Traces: 1873- Wordless maps
For the last few years, I have been working on a project following the poets Paul Verlaine and Arthur Rimbaud through London as they knew it in 1872-73. I followed their traces through the city, seeing it with their eyes, hearing the words they heard, mapping out the areas they frequented. It has been a fascinating poetic journey and I even caught glimpses of a forbidden London within their texts..
During this quest, I accumulates a growing stash of materials, debris of my research: old images of London, maps, dictionaries, and of course the poems I pored over day after day as I interrogated the secret languages concealed within.
So when I embarked on a journey to discover etching last year, I summoned my poets to come with me, and decided to use this cache of material as a guiding light through my experimentation. I didn’t know where I was going, or what the result would look like, but I wanted to assemble these traces of 1873 London into a visual exploration.
This is the result.
Maps, like romances, are normally lined with words. Remove them, and the disorientation is vertiginous. The poems fade breathlessly into the silence. The city is a maze, a place that you no longer recognize or maybe never knew.
During my research, I stumbled into a lot of maps of London as it was in the late 19th century. The city changed a lot in this period, its topography altered by new streets, the fabric of urban life transformed by the arrival of trains and electricity.
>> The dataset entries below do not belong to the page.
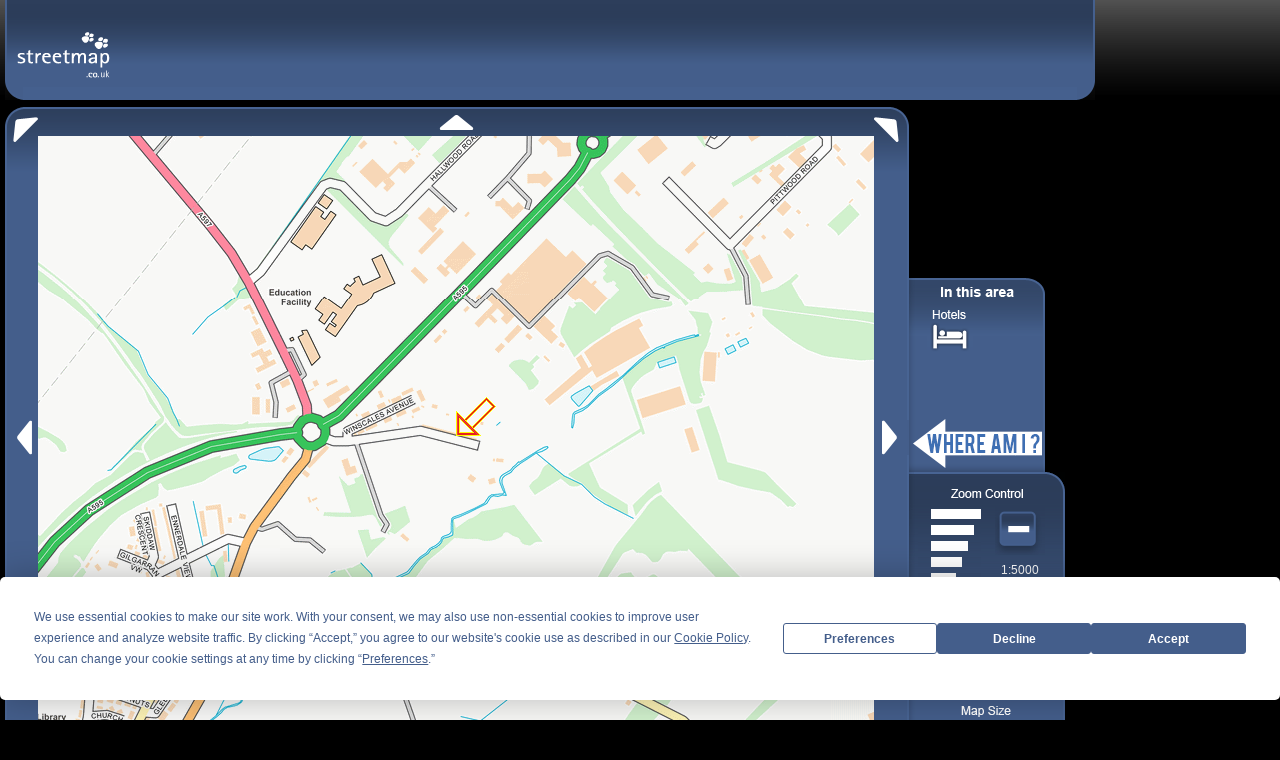

--- FILE ---
content_type: text/plain; charset=utf-8
request_url: https://streetmap.co.uk/map/ajaxtpm?tl=300750|523750|300750|524250|300750|524750|301250|523750|301250|524250|301250|524750|301750|523750|301750|524250|301750|524750|302250|523750|302250|524250|302250|524750&z=110&tp=b
body_size: 662
content:
ItemCount|12
110_300750_523750@11&type=U&street=Y@NY02SW17.gif@2
110_300750_524250@21&type=U&street=Y@NY02SW18.gif@2
110_300750_524750@21&type=U&street=Y@NY02SW19.gif@2
110_301250_523750@11&type=U&street=Y@NY02SW27.gif@2
110_301250_524250@21&type=U&street=Y@NY02SW28.gif@2
110_301250_524750@21&type=U&street=Y@NY02SW29.gif@2
110_301750_523750@11&type=U&street=Y@NY02SW37.gif@2
110_301750_524250@21&type=U&street=Y@NY02SW38.gif@2
110_301750_524750@21&type=U&street=Y@NY02SW39.gif@2
110_302250_523750@21&type=U&street=Y@NY02SW47.gif@2
110_302250_524250@11&type=U&street=Y@NY02SW48.gif@2
110_302250_524750@11&type=U&street=Y@NY02SW49.gif@2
The maps were barely recognisable to me, and I erased them more and more as I worked on etching them: I traced them onto drafting paper and then onto the etching plates, each copy slowly eroding the recognisable landmarks and leaving a labyrinthine pattern of lines and shapes. I removed all the names, leaving the viewer lost with nothing to orient themselves with.
The resulting prints bear witness of this process of decay and disappearance, a city both familiar and unknown.